--- Data for analysis Enclosed Below ---

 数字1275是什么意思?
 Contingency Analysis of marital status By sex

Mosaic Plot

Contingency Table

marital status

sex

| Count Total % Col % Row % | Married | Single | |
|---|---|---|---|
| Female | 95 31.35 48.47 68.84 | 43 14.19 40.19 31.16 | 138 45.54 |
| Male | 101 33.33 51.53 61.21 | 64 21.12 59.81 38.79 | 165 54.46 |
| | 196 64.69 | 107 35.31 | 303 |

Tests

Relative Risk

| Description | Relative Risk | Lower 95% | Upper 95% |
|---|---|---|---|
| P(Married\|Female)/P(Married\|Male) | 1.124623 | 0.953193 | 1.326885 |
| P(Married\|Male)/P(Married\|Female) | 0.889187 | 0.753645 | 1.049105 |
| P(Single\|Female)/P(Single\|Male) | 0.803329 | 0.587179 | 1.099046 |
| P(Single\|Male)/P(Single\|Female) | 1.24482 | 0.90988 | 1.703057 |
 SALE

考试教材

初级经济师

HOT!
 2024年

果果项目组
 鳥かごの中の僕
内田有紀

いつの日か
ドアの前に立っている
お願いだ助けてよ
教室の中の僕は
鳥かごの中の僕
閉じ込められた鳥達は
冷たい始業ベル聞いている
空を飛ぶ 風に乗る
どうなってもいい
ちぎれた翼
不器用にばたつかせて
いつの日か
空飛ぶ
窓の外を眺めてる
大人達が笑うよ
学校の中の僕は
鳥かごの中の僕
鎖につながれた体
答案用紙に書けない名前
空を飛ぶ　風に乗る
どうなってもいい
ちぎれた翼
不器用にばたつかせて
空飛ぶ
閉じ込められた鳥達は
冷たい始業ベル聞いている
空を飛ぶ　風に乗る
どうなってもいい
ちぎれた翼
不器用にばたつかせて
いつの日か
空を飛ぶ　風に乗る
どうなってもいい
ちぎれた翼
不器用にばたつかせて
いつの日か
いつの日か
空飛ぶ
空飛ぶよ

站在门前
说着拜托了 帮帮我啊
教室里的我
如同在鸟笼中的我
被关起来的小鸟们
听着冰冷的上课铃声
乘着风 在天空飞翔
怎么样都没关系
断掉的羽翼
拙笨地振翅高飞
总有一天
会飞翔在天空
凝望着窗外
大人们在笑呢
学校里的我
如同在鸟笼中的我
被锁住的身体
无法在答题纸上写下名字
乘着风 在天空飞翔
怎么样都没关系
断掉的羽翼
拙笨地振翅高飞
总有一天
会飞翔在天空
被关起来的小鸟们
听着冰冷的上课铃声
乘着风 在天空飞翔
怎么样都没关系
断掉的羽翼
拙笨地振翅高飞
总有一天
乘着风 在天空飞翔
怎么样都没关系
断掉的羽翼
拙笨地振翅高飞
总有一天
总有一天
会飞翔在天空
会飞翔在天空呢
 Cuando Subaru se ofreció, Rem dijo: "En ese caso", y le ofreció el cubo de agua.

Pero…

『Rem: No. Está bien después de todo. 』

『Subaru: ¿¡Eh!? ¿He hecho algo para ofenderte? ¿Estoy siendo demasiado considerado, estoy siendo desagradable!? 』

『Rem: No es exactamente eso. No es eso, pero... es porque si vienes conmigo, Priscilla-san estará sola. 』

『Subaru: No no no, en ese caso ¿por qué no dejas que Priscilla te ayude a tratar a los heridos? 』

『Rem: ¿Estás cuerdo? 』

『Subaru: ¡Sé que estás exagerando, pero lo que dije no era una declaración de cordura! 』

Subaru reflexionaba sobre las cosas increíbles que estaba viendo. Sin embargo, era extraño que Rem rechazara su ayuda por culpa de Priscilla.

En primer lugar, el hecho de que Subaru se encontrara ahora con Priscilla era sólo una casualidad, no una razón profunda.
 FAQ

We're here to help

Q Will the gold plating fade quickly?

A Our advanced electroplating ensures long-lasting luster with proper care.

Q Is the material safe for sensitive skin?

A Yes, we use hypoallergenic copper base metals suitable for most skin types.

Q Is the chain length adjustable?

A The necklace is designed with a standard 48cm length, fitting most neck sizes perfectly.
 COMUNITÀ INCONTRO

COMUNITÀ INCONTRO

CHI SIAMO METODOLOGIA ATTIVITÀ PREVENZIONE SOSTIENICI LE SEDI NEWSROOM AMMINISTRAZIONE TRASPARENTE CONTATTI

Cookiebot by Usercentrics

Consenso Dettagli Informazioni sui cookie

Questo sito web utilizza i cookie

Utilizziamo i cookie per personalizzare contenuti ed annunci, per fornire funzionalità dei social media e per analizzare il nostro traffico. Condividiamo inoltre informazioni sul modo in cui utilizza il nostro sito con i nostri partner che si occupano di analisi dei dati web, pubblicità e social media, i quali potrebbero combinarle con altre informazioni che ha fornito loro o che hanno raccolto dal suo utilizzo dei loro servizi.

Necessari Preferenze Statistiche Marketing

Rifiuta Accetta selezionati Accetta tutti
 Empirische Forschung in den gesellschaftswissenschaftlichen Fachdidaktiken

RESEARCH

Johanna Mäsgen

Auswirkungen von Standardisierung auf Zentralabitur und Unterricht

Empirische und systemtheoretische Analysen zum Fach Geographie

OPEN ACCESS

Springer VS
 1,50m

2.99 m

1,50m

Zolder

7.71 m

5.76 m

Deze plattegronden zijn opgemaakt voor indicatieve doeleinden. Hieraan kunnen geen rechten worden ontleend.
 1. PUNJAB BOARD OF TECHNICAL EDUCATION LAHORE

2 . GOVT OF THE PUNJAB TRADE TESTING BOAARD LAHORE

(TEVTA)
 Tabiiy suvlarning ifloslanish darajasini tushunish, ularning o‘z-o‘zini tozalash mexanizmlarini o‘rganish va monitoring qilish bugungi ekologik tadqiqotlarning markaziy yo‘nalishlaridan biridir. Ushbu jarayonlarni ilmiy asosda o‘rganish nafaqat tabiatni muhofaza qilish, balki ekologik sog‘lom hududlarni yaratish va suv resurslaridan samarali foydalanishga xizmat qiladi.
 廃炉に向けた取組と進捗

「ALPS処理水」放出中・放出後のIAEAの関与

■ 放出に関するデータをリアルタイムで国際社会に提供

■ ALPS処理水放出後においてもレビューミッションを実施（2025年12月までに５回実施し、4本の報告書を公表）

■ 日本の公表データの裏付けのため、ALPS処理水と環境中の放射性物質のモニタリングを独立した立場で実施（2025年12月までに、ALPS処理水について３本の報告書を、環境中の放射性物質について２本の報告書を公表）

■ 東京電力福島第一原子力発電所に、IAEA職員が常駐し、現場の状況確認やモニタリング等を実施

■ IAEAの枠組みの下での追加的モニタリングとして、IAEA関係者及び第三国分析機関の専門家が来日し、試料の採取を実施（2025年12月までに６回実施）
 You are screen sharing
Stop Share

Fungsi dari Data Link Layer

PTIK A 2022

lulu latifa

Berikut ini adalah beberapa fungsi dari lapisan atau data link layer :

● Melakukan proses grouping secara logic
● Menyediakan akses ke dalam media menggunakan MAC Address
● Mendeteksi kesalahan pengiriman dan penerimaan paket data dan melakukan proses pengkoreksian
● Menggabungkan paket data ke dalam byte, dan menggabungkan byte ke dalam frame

--- End of Enclosed Data for analysis ---

* [Your objective] Where a line above contains the word "dari", show that line.

* [Response below]
Fungsi dari Data Link Layer
Berikut ini adalah beberapa fungsi dari lapisan atau data link layer :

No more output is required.